**Your objective**
Keep only the lines of the listing that include the word "getElementById", and copy them.

**Records shown**

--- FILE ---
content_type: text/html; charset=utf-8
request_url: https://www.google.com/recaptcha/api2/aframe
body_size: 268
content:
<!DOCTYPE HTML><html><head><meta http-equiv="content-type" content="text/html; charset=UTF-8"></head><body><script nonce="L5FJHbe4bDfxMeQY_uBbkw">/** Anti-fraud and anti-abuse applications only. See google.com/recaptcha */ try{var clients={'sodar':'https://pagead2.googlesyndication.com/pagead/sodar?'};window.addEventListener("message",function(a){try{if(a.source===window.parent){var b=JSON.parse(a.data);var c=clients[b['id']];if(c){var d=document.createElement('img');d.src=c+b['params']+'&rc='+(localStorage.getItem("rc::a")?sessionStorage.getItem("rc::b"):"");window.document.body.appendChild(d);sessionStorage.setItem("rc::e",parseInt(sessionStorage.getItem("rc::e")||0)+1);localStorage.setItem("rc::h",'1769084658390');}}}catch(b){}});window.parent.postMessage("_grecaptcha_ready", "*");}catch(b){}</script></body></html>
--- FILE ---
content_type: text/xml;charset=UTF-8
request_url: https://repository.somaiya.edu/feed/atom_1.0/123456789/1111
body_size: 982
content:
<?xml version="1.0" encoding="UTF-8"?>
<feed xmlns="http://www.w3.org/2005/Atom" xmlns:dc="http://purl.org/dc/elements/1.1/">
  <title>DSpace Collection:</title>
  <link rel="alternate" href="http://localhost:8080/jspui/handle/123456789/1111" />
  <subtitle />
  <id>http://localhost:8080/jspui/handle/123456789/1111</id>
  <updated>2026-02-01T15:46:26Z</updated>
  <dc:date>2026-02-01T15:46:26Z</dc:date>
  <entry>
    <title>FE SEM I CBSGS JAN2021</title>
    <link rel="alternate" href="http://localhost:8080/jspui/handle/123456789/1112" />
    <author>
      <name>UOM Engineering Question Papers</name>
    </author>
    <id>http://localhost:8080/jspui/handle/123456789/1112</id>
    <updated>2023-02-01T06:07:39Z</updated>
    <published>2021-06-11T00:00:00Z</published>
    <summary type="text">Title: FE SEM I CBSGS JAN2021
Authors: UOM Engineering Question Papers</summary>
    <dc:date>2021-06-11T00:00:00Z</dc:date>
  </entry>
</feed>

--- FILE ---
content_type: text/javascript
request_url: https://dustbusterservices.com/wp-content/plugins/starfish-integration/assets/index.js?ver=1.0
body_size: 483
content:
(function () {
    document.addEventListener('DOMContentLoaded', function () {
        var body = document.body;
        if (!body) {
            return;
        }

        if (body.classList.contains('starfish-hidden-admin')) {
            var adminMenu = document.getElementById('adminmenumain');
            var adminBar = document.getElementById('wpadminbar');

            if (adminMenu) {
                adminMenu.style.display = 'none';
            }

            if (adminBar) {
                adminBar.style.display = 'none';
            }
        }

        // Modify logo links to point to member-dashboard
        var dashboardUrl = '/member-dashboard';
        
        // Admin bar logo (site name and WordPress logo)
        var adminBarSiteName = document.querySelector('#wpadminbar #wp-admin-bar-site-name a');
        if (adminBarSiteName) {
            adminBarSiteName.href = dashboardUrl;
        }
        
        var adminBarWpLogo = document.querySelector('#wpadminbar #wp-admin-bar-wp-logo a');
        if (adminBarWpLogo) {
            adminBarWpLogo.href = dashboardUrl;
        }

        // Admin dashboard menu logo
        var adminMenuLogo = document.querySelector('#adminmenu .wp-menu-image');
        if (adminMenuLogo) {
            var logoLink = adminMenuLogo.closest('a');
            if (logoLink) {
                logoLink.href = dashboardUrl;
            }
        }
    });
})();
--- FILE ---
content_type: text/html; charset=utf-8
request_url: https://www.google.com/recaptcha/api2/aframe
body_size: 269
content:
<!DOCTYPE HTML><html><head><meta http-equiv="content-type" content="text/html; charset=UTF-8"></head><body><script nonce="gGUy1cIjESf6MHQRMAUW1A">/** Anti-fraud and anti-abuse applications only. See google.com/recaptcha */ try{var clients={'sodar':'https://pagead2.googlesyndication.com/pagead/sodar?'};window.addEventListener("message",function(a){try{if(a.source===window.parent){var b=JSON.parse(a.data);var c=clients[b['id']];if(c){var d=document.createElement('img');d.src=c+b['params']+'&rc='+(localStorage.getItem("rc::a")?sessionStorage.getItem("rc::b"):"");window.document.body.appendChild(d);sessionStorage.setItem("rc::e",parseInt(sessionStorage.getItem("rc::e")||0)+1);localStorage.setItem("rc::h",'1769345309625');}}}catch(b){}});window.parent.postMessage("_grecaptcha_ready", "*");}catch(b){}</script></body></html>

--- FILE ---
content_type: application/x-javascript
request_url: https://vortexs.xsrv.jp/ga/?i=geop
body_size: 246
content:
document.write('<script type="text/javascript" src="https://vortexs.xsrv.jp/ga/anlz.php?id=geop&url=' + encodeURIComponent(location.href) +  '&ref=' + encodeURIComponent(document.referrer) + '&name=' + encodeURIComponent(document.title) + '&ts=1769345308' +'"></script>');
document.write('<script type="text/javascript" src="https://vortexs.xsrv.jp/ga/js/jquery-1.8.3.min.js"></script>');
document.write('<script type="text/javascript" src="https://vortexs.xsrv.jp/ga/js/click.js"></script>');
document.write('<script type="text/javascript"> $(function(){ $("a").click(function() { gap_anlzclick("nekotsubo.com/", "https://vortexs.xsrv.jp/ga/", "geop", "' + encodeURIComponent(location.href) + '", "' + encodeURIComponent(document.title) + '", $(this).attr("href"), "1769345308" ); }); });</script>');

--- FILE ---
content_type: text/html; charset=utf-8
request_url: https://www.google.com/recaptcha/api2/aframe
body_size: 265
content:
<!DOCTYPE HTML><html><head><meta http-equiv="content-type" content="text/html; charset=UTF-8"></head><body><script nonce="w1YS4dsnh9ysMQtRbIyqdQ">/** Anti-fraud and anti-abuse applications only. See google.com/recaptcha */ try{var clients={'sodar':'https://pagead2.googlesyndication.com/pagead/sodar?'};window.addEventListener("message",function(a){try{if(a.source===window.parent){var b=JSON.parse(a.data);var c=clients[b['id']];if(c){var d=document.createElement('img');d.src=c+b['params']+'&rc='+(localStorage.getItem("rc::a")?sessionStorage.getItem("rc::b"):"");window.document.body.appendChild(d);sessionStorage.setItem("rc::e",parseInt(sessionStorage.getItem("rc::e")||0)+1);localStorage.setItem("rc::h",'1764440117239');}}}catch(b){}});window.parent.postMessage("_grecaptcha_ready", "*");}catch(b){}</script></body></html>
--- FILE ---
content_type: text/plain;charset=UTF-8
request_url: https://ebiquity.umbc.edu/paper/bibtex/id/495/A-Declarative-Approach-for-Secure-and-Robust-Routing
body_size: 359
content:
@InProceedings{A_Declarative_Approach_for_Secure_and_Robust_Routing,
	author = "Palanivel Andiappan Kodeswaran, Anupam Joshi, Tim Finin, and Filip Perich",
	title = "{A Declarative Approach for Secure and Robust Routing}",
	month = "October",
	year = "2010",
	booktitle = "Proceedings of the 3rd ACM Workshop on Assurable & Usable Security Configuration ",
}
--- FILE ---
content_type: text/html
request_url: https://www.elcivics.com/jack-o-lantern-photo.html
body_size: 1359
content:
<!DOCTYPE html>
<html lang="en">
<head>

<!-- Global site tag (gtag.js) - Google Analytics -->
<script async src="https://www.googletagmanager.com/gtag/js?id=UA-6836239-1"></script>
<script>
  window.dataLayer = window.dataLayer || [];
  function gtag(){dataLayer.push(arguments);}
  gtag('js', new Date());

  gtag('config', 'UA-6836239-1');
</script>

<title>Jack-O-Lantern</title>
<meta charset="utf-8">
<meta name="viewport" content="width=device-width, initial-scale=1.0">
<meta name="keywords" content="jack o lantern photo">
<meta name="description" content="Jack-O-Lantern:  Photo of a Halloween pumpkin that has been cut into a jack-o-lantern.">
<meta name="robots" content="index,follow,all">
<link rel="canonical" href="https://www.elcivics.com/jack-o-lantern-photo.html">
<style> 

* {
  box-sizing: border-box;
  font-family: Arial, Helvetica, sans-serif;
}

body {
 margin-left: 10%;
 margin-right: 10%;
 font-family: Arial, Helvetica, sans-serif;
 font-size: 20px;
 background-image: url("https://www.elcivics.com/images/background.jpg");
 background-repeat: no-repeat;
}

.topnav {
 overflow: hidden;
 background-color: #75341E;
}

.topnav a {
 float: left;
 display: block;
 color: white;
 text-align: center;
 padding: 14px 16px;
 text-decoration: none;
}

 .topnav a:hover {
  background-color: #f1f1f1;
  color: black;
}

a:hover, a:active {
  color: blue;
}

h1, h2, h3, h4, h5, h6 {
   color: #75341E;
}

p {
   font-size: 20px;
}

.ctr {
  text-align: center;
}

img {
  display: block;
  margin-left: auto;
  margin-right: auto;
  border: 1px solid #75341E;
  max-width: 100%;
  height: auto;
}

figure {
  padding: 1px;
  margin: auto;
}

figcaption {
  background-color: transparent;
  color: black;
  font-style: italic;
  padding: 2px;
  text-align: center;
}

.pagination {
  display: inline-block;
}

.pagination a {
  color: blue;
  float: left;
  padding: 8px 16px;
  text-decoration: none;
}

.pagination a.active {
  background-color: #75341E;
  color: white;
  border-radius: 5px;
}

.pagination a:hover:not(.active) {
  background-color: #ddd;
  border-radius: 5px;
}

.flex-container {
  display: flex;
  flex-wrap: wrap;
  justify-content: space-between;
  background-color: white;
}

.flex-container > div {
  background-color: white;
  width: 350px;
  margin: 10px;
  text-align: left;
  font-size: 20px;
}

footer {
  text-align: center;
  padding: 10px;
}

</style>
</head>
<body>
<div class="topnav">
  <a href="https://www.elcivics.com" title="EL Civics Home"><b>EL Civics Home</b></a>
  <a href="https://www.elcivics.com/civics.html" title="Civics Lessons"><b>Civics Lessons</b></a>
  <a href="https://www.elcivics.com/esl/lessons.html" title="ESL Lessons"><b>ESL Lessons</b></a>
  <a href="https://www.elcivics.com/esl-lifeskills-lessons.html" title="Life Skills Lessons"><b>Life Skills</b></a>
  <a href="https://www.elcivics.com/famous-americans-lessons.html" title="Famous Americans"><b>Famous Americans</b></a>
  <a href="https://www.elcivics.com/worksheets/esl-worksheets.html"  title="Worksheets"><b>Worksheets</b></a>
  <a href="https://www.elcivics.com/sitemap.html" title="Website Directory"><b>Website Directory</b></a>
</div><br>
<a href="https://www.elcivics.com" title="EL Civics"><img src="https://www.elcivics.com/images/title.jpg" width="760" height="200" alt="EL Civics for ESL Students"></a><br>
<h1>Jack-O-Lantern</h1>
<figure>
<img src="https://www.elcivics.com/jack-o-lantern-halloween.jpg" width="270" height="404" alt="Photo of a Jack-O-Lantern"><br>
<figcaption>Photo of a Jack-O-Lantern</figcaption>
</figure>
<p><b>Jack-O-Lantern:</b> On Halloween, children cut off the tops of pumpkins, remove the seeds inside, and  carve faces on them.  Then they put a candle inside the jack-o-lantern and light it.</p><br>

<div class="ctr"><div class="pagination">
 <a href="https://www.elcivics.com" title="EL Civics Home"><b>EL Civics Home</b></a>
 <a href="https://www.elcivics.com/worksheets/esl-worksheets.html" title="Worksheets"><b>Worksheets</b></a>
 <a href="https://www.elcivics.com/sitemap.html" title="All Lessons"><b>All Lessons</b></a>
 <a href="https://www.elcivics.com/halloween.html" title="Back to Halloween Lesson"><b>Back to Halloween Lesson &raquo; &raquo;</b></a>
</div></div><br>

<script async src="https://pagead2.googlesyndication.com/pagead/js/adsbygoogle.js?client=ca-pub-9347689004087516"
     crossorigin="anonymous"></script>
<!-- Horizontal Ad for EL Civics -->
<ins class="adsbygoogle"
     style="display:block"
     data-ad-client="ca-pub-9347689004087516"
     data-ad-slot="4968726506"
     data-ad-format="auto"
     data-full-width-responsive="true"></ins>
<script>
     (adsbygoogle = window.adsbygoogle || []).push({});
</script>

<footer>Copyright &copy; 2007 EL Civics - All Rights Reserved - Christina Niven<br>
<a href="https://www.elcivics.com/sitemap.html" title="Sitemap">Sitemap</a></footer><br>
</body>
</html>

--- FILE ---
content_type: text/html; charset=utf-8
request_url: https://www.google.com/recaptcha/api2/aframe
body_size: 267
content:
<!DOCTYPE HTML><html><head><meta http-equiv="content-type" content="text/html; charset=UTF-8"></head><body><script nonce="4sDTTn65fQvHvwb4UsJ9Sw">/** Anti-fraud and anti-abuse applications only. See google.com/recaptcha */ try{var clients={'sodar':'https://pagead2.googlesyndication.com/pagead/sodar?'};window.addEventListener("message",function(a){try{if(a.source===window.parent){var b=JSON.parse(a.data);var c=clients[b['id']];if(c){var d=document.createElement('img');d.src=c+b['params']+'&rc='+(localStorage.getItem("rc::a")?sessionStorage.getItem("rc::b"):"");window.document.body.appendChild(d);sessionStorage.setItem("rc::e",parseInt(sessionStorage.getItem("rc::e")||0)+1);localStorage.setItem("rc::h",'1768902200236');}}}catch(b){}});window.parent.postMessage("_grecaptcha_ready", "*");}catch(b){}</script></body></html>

**Completed task**
            var adminMenu = document.getElementById('adminmenumain');
            var adminBar = document.getElementById('wpadminbar');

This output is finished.